Last week, you participated in the Ulysses 2009 Project accompanying the group led by French Ambassador Daniel Rondeau to Tunis, the second stop on the journey which is to end in a fortnight's time at Beirut. What are your impressions?

Whenever I hear Tunisian scholars lecture about the history of their country, side-lights on Malta always emerge. For instance, on this occasion, the point was made that the Ottoman Turks actually decided to occupy Tunis, as happened in 1574, as an alternative way of confrontation with the Knights, after the failure of the Siege.

Moreover, the regime to be established was supposed to be modelled on that of the Knights in Malta, i.e. the Turks were to relate their position towards the local Arab and Berber population more or less as the Knights related to the Maltese.

There was furthermore a parallel development. It is well-known that Grandmaster Pinto is portrayed not actually wearing a kingly crown but with one almost at hand as a sign of the desire for full sovereignty in place of feudal dependence on the King of the two Sicilies.

Likewise, the Bey of Tunis indulged in symbolic and other expressions of the desire to become a full monarch independent of the Sultan in Turkey. In Malta we tend to be aware of the inextricable interweaving of Maltese and Sicilian history, but to be less aware of the light that can be obtained on Maltese history from more careful attention to happenings in Tunis than is usually given.

In Malta, Ulysses was the figure on whom by far most attention was focussed. That was natural given that the Odyssey actually begins with Ulysses on one of the Maltese islands, if it is accepted that one of them is Homer's Ogygia and there were important parallels to be drawn with the present situation in the Mediterranean.

In Tunis, attention naturally went more on North-African figures with mainly Carthaginian and Algerian associations. Actually, Hannibal and Augustine were less extensively evoked than Dido (as depicted by Virgil in the Aeneid or in alternative celebrations by Tunisian poets such as Moncef Ghachem, (who delighted us in Malta with his schoolboy reminiscence) and Albert Camus.

What are the connections of these Mediterranean heroes with Malta?

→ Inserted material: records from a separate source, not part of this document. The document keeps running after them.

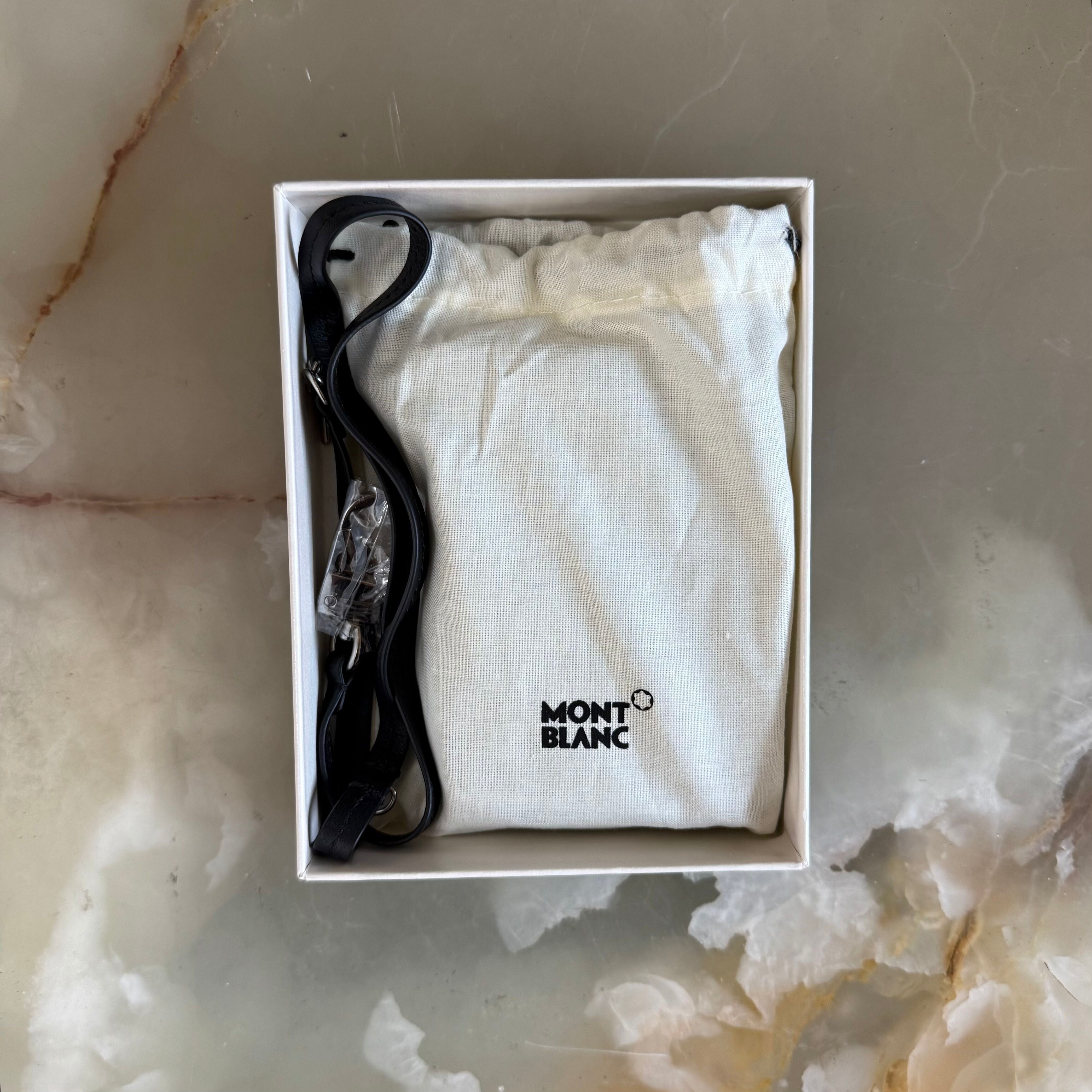 MontBlanc Meisterstuck Selection Soft Key Wallet 129700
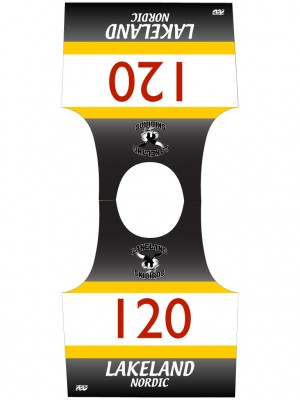 Podiumwear Race Bib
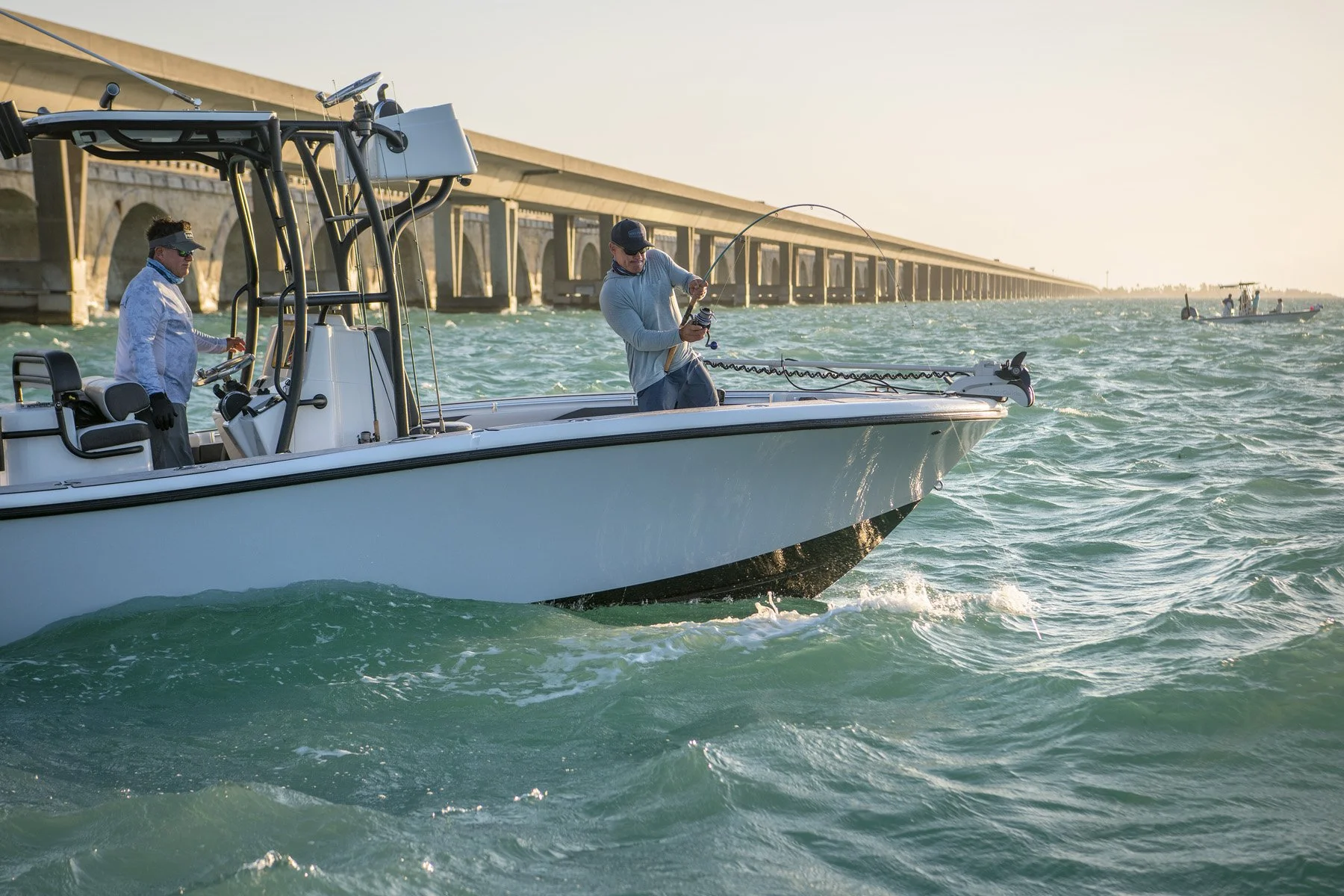 How 2 Tuesday - Fighting BIG Fish Ft. Capt. Jeff Malone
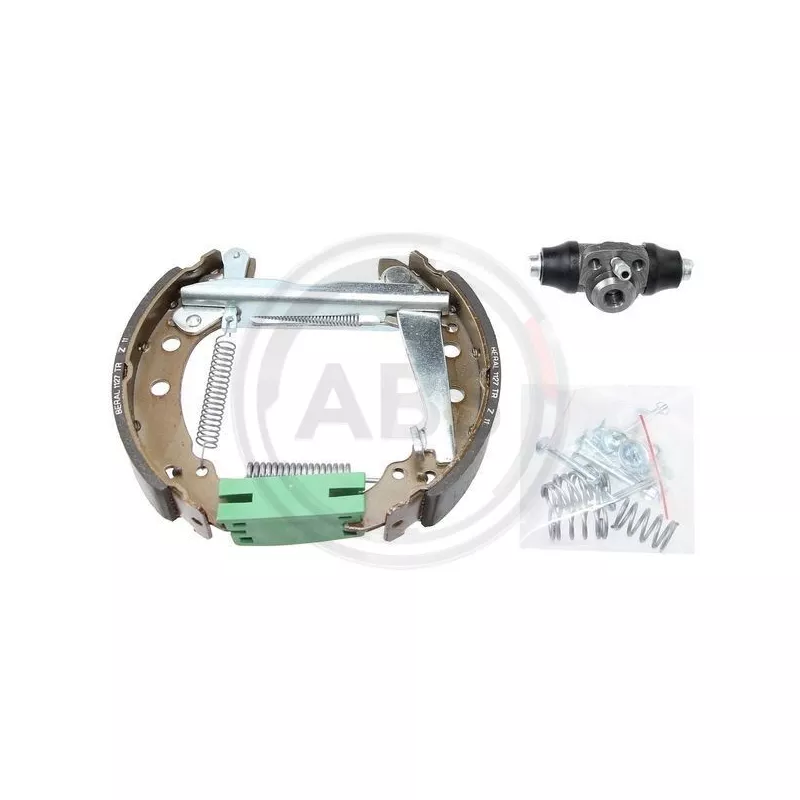Kit de freins arrière prémontés A.B.S. 111440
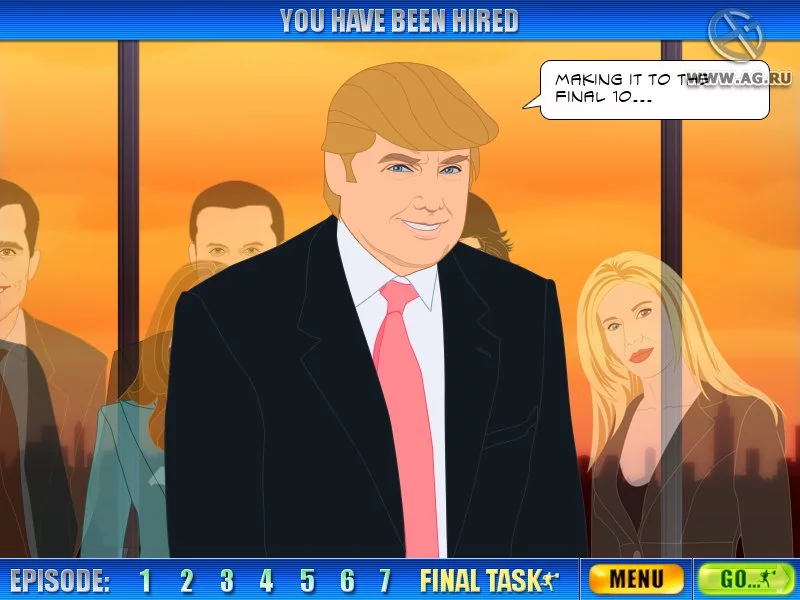 Изображение игры: The Apprentice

In the first years of the 19th Century, Sir William Drummond had claimed that he had found the tomb of Hannibal himself in Malta on the basis of an inscription found in Benghisa. This claim was soon after controverted, as were other claims to discoveries of tombs of relatives of Hannibal. (The name Barca found in inscriptions was of course very widespread).

I have often amused myself imagining a scene in Malta in the year 216BC, i.e. not long after Hannibal's arch-famous victory at Cannae over the Romans. (It was certainly not due to the participation of the solitary elephant who had survived the journey down to the south of Italy, including crossing the Alps, but to brilliant strategy).

Hannibal had then despatched his own brother, Mago Barca, to Carthage, to ask not for reinforcements for an attack upon Rome itself, but for a naval enterprise to challenge Roman superiority at sea.

There has been much speculation about why Hannibal wanted this change of confrontation zone from land to sea. My own speculation is prompted by what happened after Hannibal was defeated in 228 by Scipio in Africa.

Only a few years later, Hannibal was rejected by the Carthaginians themselves from his position as their leader. This was almost certainly because he was adamantly against the domination of the Mediterranean world not only by the Romans but also by Carthage. Hannibal seems to have been the enemy of the idea of Empire in itself. He seems to have favoured instead the perpetuation of the Mediterranean world as a network of autonomous, port-centred or island states not subject to any imperial-minded capital.

So, my guess is that, even as far back as 216, Hannibal wanted rather than the destruction of the city of Rome itself that of its Empire-building capacity, essentially its navy.

Clearly, Hannibal's Mediterranean policy, if I have deciphered it correctly, would have been in the best interests of the Maltese. Even more impressively, it seems a very good model for today's needs. It is almost an anticipation of Nicolas Sarkozy's idea of the Union of the Mediterranean, before its corruption into that of the Union for the Mediterranean, which one might call its Romanisation.

Does Camus have any special relationship with Malta?

It was not pointed out in the very moving personal recollections that Jean Daniel, of France Observateur fame, gave in Tunis, last Monday, of their exchanges when Camus received the Nobel Prize and voiced his ambivalent feelings to his much younger friend. But in Malta Anthony Aquilina, who has translated several Camus works into Maltese, had pointed out that the mother of Camus was of Maltese descent and that a witness at the registration of his birth was also Maltese (Gozitan) by the name of Frendo.

Rondeau several times said that highlighting the centrality of Malta to all projects of Mediterranean integration was part of the intention behind Ulysses 2009, but the overall purpose was rather that of multi-disciplinary, multi-nodal and multi-level networking across the region as a whole. The aim will need to continue to be pursued even after the supply-tanker Meuse leaves Beirut after the book fair.

Fr Peter Serracino Inglott was talking to Miriam Vincenti.